YOUR INSTRUCTIONS
Copy each line of the following data that contains "javascript".

(Recorded data)

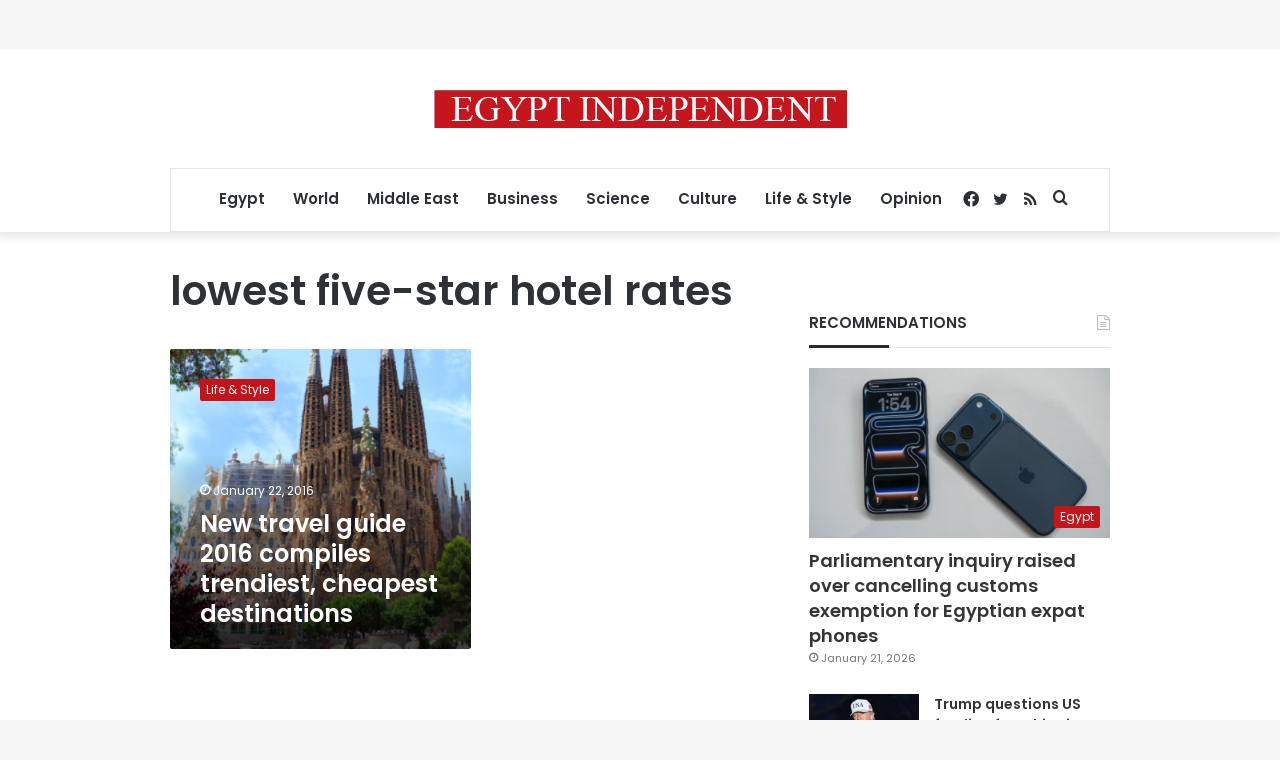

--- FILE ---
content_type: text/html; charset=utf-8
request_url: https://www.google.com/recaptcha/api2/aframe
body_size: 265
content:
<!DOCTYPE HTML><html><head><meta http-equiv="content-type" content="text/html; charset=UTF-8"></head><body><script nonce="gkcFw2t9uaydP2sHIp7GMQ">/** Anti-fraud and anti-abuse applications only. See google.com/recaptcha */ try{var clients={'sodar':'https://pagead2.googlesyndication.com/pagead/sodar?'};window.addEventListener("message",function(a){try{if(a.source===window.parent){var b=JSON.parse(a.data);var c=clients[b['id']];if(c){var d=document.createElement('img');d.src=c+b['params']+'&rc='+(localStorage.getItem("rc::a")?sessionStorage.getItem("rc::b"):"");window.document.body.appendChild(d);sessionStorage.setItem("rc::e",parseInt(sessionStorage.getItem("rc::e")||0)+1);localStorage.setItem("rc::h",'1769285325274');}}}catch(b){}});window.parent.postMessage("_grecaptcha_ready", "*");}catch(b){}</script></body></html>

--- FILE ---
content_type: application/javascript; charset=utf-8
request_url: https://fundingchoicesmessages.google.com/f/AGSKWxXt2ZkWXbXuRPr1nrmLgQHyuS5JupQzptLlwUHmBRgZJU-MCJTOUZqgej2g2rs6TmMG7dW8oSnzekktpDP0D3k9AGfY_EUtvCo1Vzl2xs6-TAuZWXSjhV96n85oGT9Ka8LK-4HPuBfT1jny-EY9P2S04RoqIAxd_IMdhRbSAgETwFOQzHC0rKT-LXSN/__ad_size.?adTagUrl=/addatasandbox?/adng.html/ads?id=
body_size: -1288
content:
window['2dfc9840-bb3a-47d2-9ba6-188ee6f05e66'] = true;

...

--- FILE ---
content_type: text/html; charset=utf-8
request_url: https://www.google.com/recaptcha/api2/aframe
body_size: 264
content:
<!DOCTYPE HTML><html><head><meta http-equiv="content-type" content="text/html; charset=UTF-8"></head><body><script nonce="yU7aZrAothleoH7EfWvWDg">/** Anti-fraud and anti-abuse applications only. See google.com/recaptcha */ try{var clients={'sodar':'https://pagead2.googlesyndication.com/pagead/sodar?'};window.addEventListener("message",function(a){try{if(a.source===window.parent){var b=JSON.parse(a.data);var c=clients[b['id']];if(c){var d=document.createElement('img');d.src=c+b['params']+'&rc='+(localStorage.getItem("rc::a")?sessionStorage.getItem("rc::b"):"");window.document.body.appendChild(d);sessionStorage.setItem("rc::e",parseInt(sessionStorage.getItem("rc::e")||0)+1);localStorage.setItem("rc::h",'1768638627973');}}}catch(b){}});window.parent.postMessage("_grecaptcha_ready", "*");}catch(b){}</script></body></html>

* * *

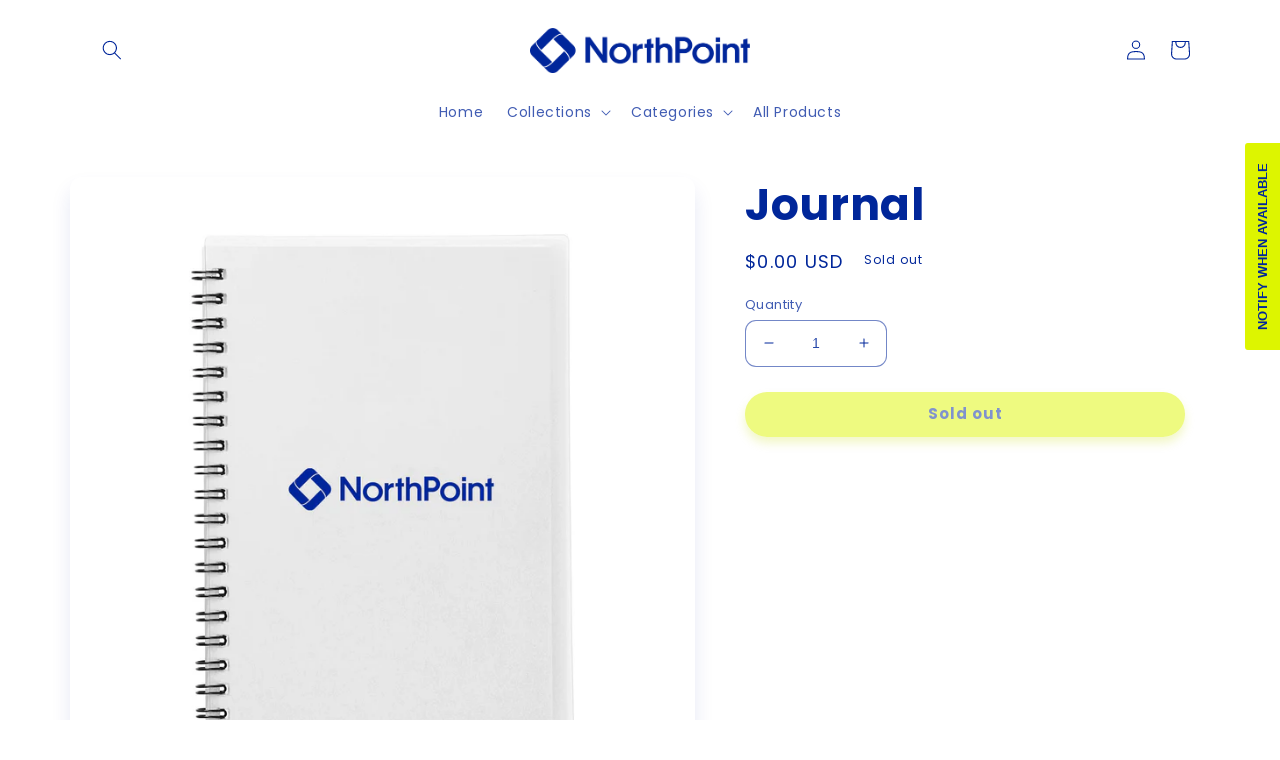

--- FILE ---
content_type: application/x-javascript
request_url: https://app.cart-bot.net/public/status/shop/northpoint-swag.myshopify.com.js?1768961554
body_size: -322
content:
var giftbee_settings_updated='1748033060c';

REPLY TO THE TASK
content_type: application/javascript; charset=utf-8
content_type: application/x-javascript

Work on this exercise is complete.